SPPF : Vuze, Sourceforge/Shareaza et Limewire jugés en France

Exocet en Hexagone 107
sppfL’organisation professionnelle qui représente une partie des producteurs français indépendants, la SPPF (Société civile des Producteurs de Phonogrammes en France), vient de se voir reconnaître le droit d’attaquer Limewire, Vuze (Azureus) mais aussi Sourceforge/Shareaza, malgré l’installation hors de France de ces solutions. Ce n’est pas une victoire, mais une première étape importante conditionnant les actions futures.

En 2007, la SPPF avait intenté plusieurs actions contre ces sociétés en secouant l’amendement Universal de la DADVSI. L’article L335-2-1, son nom technique, punit de trois ans d'emprisonnement et de 300 000 euros d'amende le fait « d'éditer, de mettre à la disposition du public ou de communiquer au public, sciemment et sous quelque forme que ce soit, un logiciel manifestement destiné à la mise à disposition du public non autorisée d'œuvres ou d'objets protégés ». L’article en question réprime également ceux qui incitent « sciemment, y compris à travers une annonce publicitaire », à l'usage d'un tel logiciel.

S'en prendre aux éditeurs

En octobre 2006, Jérôme Roger, président de la SPPF, nous décrivait que l’un de ses objectifs prioritaires était de « s’en prendre aux véritables responsables de la piraterie en ligne, les éditeurs de solutions P2P dont plusieurs ont conclu des accords transactionnels avec les majors aux États-Unis ». Restait alors à combattre la difficulté de cette action internationale.

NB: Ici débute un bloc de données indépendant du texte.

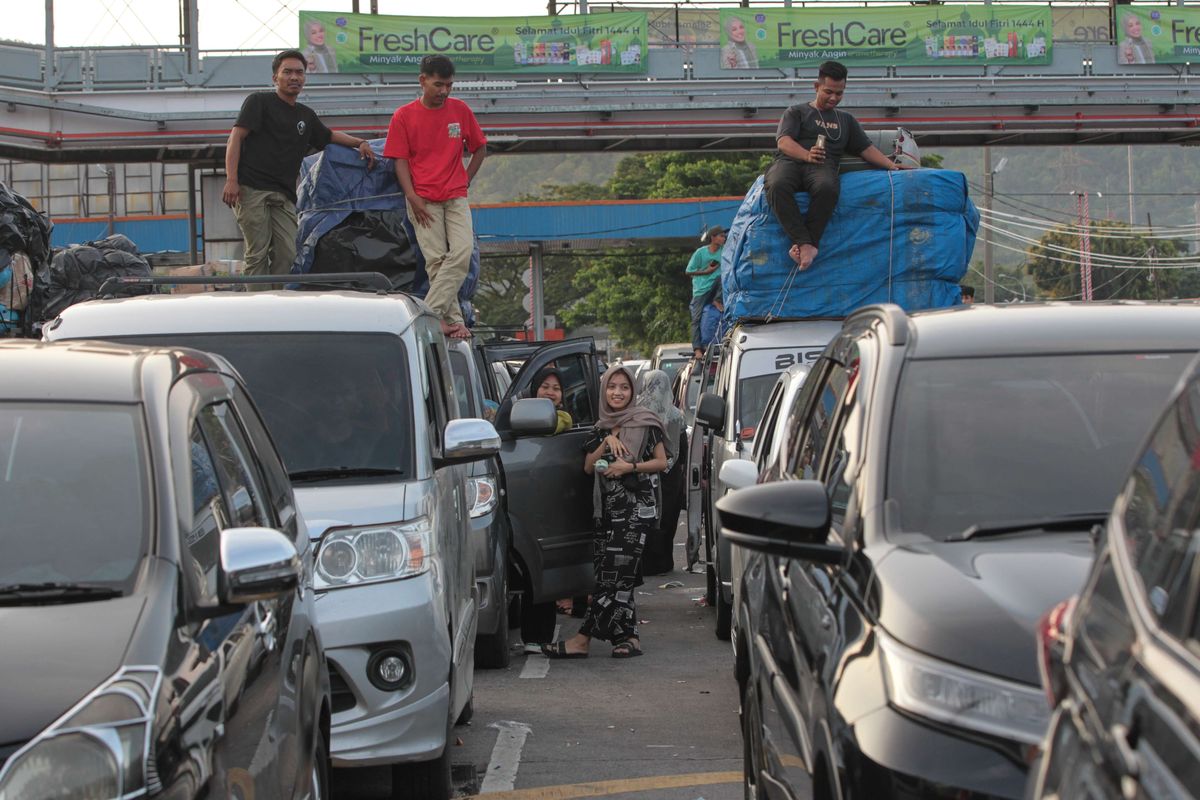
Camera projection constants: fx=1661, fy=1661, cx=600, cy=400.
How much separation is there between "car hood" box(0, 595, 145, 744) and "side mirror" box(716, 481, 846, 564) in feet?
4.71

Mise en cause, les sociétés américaines avaient levé sans surprise l’exception d’incompétence territoriale devant le Tribunal de Grande Instance de Paris. Ces exceptions sont des armes qui consistent à retirer un litige de la juridiction d’un pays en raison de l’extranéité d’une des composantes de l’affaire, ici la nationalité américaine. Par trois ordonnances rendues les 10 septembre, 15 et 29 octobre 2008, les juges ont rejeté l’exception d’incompétence territoriale offrant une autoroute à la SPPF. On imagine sans mal la situation des éditeurs de solutions P2P si chaque pays venait à adopter son amendement Universal…

Lex loci delicti

Contacté, Jérôme Roger est satisfait « C’est sur le fondement du lieu du préjudice que la compétence des juridictions françaises a été retenu (…) Les éléments de preuves que nous avons apportés devant le TGI de Paris ont été jugés pertinents, qui ont donc retenu la compétence de la loi française sans difficulté. La procédure va continuer son cours concernant ces trois sociétés. On aura un jugement prochainement ». L’affaire n’est pas encore en l’état, mais simplement à la phase des conclusions et est donc loin d’être jugée. Autre point, les trois sociétés américaines peuvent encore faire appel de l’ordonnance.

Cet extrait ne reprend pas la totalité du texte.